WITNESSETH my hand and official seal.


                                                           OFFICIAL SEAL
By: /s/ April L. Wogatzke                                 APRIL L WOGATZKE
    -------------------------------                  NOTARY PUBLIC - CALIFORNIA
    April L. Wogatzke                                     SAN DIEGO COUNTY
                                                   My comm. expires JUL 27, 1984

                                           P.O. Box 17780, Los Angeles, CA 90017

STATE OF CALIFORNIA,    )
                        ) ss.
COUNTY OF LOS ANGELES   )

     On 31 August 1983 before me, the undersigned, a Notary Public in and for
said County and State, personally appeared Ben Holt, known to me to be the
President, and W.E. Viney, known to me to be Secretary of Holt Geothermal
Company, the corporation that executed the within Instrument, known to me to be
the persons who executed the within Instrument on behalf of the corporation
therein named, and acknowledged to me that such corporation executed the within
instrument pursuant to its by-laws or resolution of its board of directors.

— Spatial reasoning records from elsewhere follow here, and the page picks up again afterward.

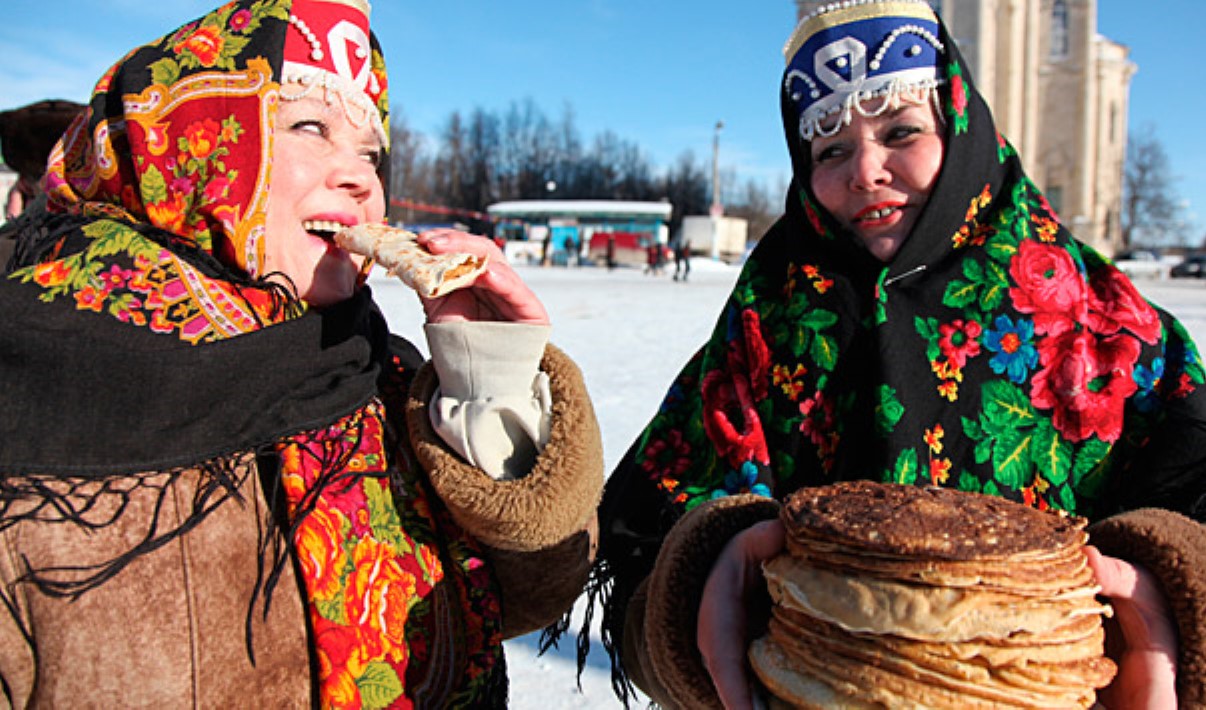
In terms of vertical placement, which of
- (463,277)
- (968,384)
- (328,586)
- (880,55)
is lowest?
(328,586)

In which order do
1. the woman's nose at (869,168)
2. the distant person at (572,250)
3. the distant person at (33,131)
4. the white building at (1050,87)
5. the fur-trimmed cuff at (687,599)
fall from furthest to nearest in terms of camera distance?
the white building at (1050,87), the distant person at (572,250), the distant person at (33,131), the woman's nose at (869,168), the fur-trimmed cuff at (687,599)

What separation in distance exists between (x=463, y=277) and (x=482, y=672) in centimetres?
74

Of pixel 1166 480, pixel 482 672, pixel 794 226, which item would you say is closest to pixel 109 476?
pixel 482 672

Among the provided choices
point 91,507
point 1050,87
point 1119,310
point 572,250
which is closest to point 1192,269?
point 1050,87

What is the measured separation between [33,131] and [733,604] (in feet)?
10.6

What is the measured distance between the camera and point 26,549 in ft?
3.83

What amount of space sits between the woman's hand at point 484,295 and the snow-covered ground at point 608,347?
1.00 meters

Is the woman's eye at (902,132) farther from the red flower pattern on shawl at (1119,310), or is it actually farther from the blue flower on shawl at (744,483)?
the blue flower on shawl at (744,483)

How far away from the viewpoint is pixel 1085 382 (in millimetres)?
1568

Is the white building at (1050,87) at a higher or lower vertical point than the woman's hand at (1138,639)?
higher

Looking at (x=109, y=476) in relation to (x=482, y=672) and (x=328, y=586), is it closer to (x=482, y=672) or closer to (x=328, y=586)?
(x=328, y=586)

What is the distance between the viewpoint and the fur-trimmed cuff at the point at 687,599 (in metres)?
1.37

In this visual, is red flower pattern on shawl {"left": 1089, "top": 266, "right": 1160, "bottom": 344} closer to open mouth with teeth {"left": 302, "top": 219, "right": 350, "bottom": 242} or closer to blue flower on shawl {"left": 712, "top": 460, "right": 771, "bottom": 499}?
blue flower on shawl {"left": 712, "top": 460, "right": 771, "bottom": 499}

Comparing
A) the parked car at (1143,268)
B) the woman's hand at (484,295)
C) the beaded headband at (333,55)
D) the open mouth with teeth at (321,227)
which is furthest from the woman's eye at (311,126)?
the parked car at (1143,268)
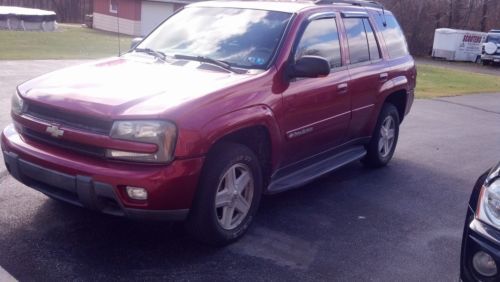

WITNESSETH my hand and official seal.


                                                            OFFICIAL SEAL
By: /s/ Betty J. Peterson                                 BETTY J PETERSON
    -------------------------------                _____________________________
    Betty J. Peterson                                    LOS ANGELES COUNTY
                                                   My comm. expires MAY 14, 1984



                                   EXHIBIT "A"

                                    Parcel A

     Those patented placer mining claims in the Mammoth Mining District, County
of Mono, State of California, known and described in the Patent as follows:

     WHITE OWL MO. 2 claim, embracing Section 32, West half of Northwest quarter
of Northeast quarter;

     WHITE OWL NO. 3 claim, embracing Section 32, Northwest quarter of Southwest
quarter of Northeast quarter, and

     WHITE OWL NO. 5 claim, embracing Section 32, North half of Southeast
quarter of Northwest quarter;

according to the official plat of said land approved January 28, 1857.

     EXCEPTING THEREFROM any veins or lodes of quartz, or other rock in place
bearing gold, silver, cinnabar, lead, tin, copper or other valuable deposits
within the land above described, which may have been discovered or known to
exist on or prior to November 20, 1950.

     Subject to rights of way, easements, and rights (other than ownership of or
rights to receive any rents or royalties on geothermal resources in, under or
that may be produced from said land) of record.

                                    Parcel B

     Southwest quarter of the Northwest quarter of Section 32, Township 3 South,
Range 28 East, M.D.M., in the County of Mono, State of California, according to
the official Plat thereof filed in the District Land office on June 23, 1857.

     EXCEPTING THEREFROM the surface of the Southwesterly three (3) acres, more
or less, occupied by a lumberyard as of the date of this Lease.

     Subject to rights of way, easements, and rights (other than ownership of or
rights to receive any rents or royalties on geothermal resources in, under or
that may be produced from said land) of record.